The problem with the suppression of the truth of what happened is that it erodes confidence in the institutions of governance.  This is what leads people to take the law into their own hands.  The latest crisis is the breakdown of respect for the law in with regard to the rumour of “grease devils” who attack women and children.   According to witnesses and police there are men who wear balaclavas that cover their heads and leave only the eyes exposed and who grease their bodies and move about at night to commit criminal acts.  Some alleged suspects have been caught and killed by vigilante groups.  They may be innocent persons.  Some were said to be traveling salespersons.  A justification given by the vigilantes is that the police do not take action when these suspects are apprehended because they are connected to the government machinery.  It is clear that there is a breakdown of confidence in the integrity of national institutions.  

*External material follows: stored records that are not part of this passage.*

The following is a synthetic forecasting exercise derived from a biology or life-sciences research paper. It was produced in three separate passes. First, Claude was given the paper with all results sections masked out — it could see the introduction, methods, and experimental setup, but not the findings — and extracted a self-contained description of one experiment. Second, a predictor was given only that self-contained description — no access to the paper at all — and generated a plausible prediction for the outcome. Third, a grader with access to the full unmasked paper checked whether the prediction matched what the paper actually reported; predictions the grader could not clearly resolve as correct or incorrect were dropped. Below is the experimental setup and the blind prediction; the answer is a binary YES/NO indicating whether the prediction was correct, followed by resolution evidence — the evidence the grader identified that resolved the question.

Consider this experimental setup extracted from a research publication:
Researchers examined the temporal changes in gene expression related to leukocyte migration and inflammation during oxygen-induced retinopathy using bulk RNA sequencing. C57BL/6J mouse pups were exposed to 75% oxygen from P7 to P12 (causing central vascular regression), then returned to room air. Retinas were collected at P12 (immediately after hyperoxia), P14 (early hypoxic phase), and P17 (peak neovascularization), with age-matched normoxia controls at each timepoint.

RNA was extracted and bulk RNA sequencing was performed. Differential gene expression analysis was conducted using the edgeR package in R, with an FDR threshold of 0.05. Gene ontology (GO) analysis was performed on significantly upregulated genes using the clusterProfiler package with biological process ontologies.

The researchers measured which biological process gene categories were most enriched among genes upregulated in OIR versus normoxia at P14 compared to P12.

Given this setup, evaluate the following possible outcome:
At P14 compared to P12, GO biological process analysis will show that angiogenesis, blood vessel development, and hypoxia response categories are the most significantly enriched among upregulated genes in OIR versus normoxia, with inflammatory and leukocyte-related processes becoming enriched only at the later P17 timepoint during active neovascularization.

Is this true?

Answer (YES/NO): NO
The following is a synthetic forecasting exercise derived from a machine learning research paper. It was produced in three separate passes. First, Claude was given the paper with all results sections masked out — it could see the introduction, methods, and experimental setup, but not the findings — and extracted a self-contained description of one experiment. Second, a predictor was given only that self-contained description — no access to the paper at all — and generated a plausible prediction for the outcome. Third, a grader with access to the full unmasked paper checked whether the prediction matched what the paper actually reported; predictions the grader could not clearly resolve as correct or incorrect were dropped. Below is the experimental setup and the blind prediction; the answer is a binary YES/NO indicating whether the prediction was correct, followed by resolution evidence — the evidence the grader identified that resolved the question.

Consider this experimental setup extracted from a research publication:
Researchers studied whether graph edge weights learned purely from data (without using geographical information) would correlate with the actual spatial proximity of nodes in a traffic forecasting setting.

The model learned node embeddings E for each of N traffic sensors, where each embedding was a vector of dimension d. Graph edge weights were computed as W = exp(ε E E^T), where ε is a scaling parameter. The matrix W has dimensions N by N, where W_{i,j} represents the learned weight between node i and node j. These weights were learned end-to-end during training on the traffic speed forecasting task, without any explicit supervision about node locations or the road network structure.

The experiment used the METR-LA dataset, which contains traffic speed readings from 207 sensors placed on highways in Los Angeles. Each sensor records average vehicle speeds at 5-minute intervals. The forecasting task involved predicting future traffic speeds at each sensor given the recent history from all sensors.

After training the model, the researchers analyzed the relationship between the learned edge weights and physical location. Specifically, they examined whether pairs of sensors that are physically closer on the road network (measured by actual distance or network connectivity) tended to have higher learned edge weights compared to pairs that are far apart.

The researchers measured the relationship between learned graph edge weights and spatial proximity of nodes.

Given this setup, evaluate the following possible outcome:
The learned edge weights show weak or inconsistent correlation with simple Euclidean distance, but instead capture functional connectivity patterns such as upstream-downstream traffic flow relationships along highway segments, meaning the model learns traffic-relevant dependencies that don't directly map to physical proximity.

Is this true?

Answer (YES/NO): NO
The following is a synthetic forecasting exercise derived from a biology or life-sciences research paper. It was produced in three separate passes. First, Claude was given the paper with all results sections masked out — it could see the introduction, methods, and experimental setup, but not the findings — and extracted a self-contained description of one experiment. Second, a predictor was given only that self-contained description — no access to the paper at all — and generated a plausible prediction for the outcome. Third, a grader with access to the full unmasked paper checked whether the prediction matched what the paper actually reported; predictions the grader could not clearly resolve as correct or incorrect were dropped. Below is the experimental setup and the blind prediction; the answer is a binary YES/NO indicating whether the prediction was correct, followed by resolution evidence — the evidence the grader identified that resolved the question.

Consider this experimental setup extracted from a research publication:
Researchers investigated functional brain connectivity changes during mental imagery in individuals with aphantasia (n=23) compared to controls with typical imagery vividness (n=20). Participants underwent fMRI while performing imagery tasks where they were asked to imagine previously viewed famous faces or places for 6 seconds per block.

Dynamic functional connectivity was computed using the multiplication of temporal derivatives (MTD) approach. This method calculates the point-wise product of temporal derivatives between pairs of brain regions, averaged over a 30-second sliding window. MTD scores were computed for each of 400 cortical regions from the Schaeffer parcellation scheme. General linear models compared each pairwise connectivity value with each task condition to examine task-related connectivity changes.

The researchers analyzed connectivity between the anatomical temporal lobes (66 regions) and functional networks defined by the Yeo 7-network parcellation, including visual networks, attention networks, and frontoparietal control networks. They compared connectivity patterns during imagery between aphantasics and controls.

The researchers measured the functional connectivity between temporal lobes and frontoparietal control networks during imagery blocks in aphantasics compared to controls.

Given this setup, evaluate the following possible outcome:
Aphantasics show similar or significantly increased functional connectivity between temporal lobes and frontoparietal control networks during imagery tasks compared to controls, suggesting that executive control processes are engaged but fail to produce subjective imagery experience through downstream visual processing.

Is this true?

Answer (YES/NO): YES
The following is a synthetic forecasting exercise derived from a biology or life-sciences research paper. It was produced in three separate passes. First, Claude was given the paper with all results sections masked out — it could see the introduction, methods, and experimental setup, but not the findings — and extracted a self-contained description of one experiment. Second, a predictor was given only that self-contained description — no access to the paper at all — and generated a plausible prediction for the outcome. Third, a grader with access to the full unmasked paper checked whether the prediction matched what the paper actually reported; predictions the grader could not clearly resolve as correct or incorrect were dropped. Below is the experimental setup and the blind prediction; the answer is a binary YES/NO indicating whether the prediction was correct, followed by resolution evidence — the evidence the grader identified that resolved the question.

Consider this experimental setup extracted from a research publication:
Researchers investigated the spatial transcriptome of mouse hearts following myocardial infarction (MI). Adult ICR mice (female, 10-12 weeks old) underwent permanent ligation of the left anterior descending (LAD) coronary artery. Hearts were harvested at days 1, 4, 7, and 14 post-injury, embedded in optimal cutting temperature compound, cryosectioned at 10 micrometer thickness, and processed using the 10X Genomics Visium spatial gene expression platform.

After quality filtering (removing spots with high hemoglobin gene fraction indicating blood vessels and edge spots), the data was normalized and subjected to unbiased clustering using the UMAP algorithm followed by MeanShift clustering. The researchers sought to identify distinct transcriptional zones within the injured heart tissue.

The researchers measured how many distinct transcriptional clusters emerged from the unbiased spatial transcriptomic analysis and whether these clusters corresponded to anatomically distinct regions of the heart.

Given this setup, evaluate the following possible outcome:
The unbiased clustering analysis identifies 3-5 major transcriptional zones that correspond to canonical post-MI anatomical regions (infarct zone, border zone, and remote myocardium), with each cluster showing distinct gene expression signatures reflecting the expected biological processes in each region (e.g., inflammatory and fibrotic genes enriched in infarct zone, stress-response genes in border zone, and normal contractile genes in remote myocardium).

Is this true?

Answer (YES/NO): YES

The progressive debilitation of the system of checks and balances in Sri Lanka’s democracy preceded President Rajapaksa.  The promulgation of the so-called autochthonous or “home grown” constitution of 1972 was a turning point.  That constitution put the executive branch of government firmly in the saddle and made the positions of the judiciary and public service subordinate to it.  The unanimous passage in Parliament in 2000 of the 17th Amendment to the constitution was a belated recognition of the need to ensure checks and balances to the power of the Executive, which had got increasingly concentrated in the hands of the President.  The opportunity for enforcing good governance was finally dealt a death blow by the 18th Amendment, which is why a 19th Amendment is necessary for good governance to be restored.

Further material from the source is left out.